→ POR HACER: Vuelve a escribir todos los registros de abajo letra por letra, sin cambiar nada.

→ Extractos de datos de preguntas espaciales:
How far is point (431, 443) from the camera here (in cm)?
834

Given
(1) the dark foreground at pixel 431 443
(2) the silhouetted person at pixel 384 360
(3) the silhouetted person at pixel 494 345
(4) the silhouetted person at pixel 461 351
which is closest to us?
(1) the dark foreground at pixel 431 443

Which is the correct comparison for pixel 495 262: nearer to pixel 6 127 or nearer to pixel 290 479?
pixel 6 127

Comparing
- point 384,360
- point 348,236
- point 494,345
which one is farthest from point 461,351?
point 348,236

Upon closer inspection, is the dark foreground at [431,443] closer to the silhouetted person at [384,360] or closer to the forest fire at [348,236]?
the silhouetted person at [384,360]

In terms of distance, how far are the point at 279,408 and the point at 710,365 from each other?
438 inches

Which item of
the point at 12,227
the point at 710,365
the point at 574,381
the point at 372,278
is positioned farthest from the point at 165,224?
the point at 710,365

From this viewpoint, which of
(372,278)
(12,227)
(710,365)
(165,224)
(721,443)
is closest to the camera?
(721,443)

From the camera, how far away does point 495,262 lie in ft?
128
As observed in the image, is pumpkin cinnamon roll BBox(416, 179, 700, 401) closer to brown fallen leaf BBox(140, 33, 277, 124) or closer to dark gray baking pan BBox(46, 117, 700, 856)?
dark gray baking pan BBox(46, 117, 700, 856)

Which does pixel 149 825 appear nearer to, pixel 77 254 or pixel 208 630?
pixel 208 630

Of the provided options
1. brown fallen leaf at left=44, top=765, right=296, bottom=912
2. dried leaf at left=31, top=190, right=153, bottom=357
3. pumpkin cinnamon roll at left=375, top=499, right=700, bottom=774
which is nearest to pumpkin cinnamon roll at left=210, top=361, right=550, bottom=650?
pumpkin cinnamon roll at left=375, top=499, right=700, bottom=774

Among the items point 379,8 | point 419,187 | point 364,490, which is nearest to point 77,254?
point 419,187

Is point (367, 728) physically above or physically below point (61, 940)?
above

→ SOLUCIÓN:
How far is point (431, 443) from the camera here (in cm)?
834

Given
(1) the dark foreground at pixel 431 443
(2) the silhouetted person at pixel 384 360
(3) the silhouetted person at pixel 494 345
(4) the silhouetted person at pixel 461 351
which is closest to us?
(1) the dark foreground at pixel 431 443

Which is the correct comparison for pixel 495 262: nearer to pixel 6 127 or nearer to pixel 290 479?
pixel 6 127

Comparing
- point 384,360
- point 348,236
- point 494,345
which one is farthest from point 461,351?
point 348,236

Upon closer inspection, is the dark foreground at [431,443] closer to the silhouetted person at [384,360] or closer to the forest fire at [348,236]?
the silhouetted person at [384,360]

In terms of distance, how far are the point at 279,408 and the point at 710,365 from each other?
438 inches

Which item of
the point at 12,227
the point at 710,365
the point at 574,381
the point at 372,278
is positioned farthest from the point at 165,224?
the point at 710,365

From this viewpoint, which of
(372,278)
(12,227)
(710,365)
(165,224)
(721,443)
is closest to the camera?
(721,443)

From the camera, how far away does point 495,262 lie in ft?
128
As observed in the image, is pumpkin cinnamon roll BBox(416, 179, 700, 401) closer to brown fallen leaf BBox(140, 33, 277, 124) or closer to dark gray baking pan BBox(46, 117, 700, 856)?
dark gray baking pan BBox(46, 117, 700, 856)

Which does pixel 149 825 appear nearer to, pixel 77 254 or pixel 208 630?
pixel 208 630

Of the provided options
1. brown fallen leaf at left=44, top=765, right=296, bottom=912
2. dried leaf at left=31, top=190, right=153, bottom=357
3. pumpkin cinnamon roll at left=375, top=499, right=700, bottom=774
which is nearest to pumpkin cinnamon roll at left=210, top=361, right=550, bottom=650?
pumpkin cinnamon roll at left=375, top=499, right=700, bottom=774

Among the items point 379,8 | point 419,187 | point 364,490, which is nearest to point 77,254?
point 419,187

Is point (367, 728) physically above or physically below point (61, 940)?
above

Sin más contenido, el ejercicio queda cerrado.